待安装列表
hadoop
hive
scala
spark
一.环境变量配置:
~/.bash_profile
PATH=$PATH:$HOME/bin

export PATH

JAVA_HOME=/usr/local/jdk
export SCALA_HOME=/usr/local/scala
export SPARK_HOME=/usr/local/spark
export PATH=.:$JAVA_HOME/bin:$SCALA_HOME/bin:$PATH

HADOOP_HOME=/usr/local/hadoop
export HADOOP_MAPRED_HOME=$HADOOP_HOME
export HADOOP_COMMON_HOME=$HADOOP_HOME
export HADOOP_HDFS_HOME=$HADOOP_HOME
export YARN_HOME=$HADOOP_HOME
export HADOOP_CONF_DIR=$HADOOP_HOME/etc/hadoop
export HDFS_CONF_DIR=$HADOOP_HOME/etc/hadoop
export YARN_CONF_DIR=$HADOOP_HOME/etc/hadoop
PATH=$HADOOP_HOME/bin:$HADOOP_HOME/sbin:$PATH
export HADOOP_HOME PATH

HIVE_HOME=/usr/local/hive
PATH=$HIVE_HOME/bin:$PATH
export HIVE_HOME PATH

二.hadoop 安装搭建
1.配置ssh互信
ssh-keygen -t dsa -P '' -f ~/.ssh/id_dsa
cat ~/.ssh/id_dsa.pub >> ~/.ssh/authorized_keys
chmod 700 ~/.ssh
chmod 600 ~/.ssh/authorized_keys

2.修改hostname 为yul32 vi/etc/hosts vi /etc/sysconfig/network
(3.修改hadoop-env.sh
export JAVA_HOME=/usr/local/jdk)

(4.修改core-site.xml)
<property>
<name>fs.defaultFS</name>
<value>hdfs://yul32:9000</value>
</property>

(5.修改hdfs-site.xml) (/usr/hadoop-2.3.0/etc/hadoop)

任务说明 1: 数一数下面的记录里有多少行含有字符串“house”，只回答一个数字。

数据摘录:
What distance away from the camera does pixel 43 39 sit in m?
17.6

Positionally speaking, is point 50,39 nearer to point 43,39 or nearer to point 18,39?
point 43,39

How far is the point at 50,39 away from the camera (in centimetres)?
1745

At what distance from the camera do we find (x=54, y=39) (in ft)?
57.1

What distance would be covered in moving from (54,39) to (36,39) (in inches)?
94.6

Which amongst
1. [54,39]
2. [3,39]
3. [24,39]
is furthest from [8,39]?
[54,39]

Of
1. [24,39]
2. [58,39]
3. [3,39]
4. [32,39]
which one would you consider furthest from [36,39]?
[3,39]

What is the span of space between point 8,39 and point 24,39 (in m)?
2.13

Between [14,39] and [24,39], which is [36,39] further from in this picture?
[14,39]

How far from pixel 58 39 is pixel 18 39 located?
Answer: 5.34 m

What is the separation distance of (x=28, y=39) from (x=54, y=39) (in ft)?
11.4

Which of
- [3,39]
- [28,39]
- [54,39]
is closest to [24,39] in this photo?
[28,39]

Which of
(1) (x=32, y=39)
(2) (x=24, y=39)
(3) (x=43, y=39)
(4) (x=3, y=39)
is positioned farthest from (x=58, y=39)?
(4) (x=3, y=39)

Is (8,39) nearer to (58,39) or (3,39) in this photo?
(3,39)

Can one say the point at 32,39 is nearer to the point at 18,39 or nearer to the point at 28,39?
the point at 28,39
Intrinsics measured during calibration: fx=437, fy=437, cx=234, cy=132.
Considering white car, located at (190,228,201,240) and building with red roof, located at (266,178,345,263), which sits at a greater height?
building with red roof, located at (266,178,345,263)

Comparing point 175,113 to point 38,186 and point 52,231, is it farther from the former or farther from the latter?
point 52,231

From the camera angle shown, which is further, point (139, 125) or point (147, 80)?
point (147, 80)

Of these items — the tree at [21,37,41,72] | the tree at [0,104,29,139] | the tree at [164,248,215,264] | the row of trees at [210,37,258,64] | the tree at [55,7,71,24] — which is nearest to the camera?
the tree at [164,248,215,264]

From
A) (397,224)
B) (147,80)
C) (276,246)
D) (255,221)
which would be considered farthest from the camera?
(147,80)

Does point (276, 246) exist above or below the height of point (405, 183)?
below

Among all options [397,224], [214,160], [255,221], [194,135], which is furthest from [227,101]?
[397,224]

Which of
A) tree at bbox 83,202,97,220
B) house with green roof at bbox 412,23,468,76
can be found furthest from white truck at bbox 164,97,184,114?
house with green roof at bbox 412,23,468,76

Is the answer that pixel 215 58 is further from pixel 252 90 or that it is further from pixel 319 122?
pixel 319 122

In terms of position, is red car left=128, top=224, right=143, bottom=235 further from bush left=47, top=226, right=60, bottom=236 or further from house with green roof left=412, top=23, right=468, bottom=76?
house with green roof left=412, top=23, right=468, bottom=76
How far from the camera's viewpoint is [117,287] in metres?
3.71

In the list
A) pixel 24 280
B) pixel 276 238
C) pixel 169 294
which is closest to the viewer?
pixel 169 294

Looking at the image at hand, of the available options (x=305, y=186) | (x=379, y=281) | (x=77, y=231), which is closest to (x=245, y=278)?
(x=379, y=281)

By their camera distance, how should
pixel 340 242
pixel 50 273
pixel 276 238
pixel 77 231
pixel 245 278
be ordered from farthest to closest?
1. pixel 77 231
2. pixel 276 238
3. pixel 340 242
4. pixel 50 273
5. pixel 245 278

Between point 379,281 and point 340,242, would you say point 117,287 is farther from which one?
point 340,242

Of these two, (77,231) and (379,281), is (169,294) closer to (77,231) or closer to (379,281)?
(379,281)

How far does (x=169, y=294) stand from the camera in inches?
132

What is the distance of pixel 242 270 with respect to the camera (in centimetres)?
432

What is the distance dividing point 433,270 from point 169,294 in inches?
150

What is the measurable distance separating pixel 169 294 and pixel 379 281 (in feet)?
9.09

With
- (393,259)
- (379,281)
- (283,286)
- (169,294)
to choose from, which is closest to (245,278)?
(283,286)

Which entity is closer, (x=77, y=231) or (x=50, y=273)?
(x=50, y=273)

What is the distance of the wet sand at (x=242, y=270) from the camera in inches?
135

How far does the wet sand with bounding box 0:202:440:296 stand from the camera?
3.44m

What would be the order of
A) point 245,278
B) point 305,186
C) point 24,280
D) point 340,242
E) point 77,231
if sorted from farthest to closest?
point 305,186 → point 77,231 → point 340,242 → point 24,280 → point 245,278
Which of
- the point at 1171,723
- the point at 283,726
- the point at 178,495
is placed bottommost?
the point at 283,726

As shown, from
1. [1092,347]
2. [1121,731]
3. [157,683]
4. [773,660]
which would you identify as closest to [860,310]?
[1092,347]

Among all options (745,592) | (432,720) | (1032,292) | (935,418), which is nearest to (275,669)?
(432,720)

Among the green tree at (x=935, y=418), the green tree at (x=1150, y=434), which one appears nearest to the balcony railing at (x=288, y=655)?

任务说明 2: 请把上面那份 Hadoop 安装笔记接着写下去，从它最后一行之后开始。

任务结果 1: 4

任务结果 2:
<property>
<name>dfs.namenode.name.dir</name>
<value>/usr/local/hadoop/dfs/name</value>
</property>
<property>
<name>dfs.datanode.data.dir</name>
<value>/usr/local/hadoop/dfs/data</value>
</property>
<property>
<name>dfs.replication</name>
<value>1</value>
</property>
<property>
<name>dfs.permission</name>
<value>false</value>
</property>

(5.修改mapred-site.xml) (mapred-site.xml.template ?) (/usr/hadoop-2.3.0/etc/hadoop)
<property>
<name>mapreduce.cluster.temp.dir</name>
<value></value>
<description>No description</description>
<final>true</final>
</property>
<property>
<name>mapreduce.cluster.local.dir</name>
<value></value>
<description>No description</description>
<final>true</final>
</property>

(6.修改yarn-site.xml) (/usr/hadoop-2.3.0/etc/hadoop)
<property>
<name>mapreduce.framework.name</name>
<value>yarn</value>
</property>
<property>
<name>yarn.nodemanager.aux-services</name>
<value>mapreduce_shuffle</value>
</property>

7.修改slaves.sh ??
yul32
8.namenode format
输入命令hadoop namenode –format
9.启动hadoop
cd hadoop/sbin start-all.sh

ifup ifdown

三.spark 搭建
(/usr/spark-1.1.0-bin-hadoop2.3/conf) <报错 readonly>
1.修改conf/slaves
yul32

(2.修改spark-env.sh (/usr/spark-1.1.0-bin-hadoop2.3/conf))
export SCALA_HOME=/usr/local/scala
export JAVA_HOME=/usr/local/jdk
export SPARK_MASTER_IP=yul32
export SPARK_WORKER_CORES=1
export SPARK_WORKER_INSTANCES=1
export SPARK_MASTER_PORT=7077
export SPARK_WORKER_MEMORY=1g
export MASTER=spark://${SPARK_MASTER_IP}:${SPARK_MASTER_PORT}

3.启动spark
./sbin/start-all.sh
4.运行spark例子
./bin/run-example org.apache.spark.examples.JavaSparkPi 2
5.运行scala-shell
./bin/spark-shell --master local[2]
6.python
./bin/pyspark --master local[2]
7.启动spark sql
./sbin/start-thriftserver.sh(./sbin/start-thriftserver.sh --master yarn)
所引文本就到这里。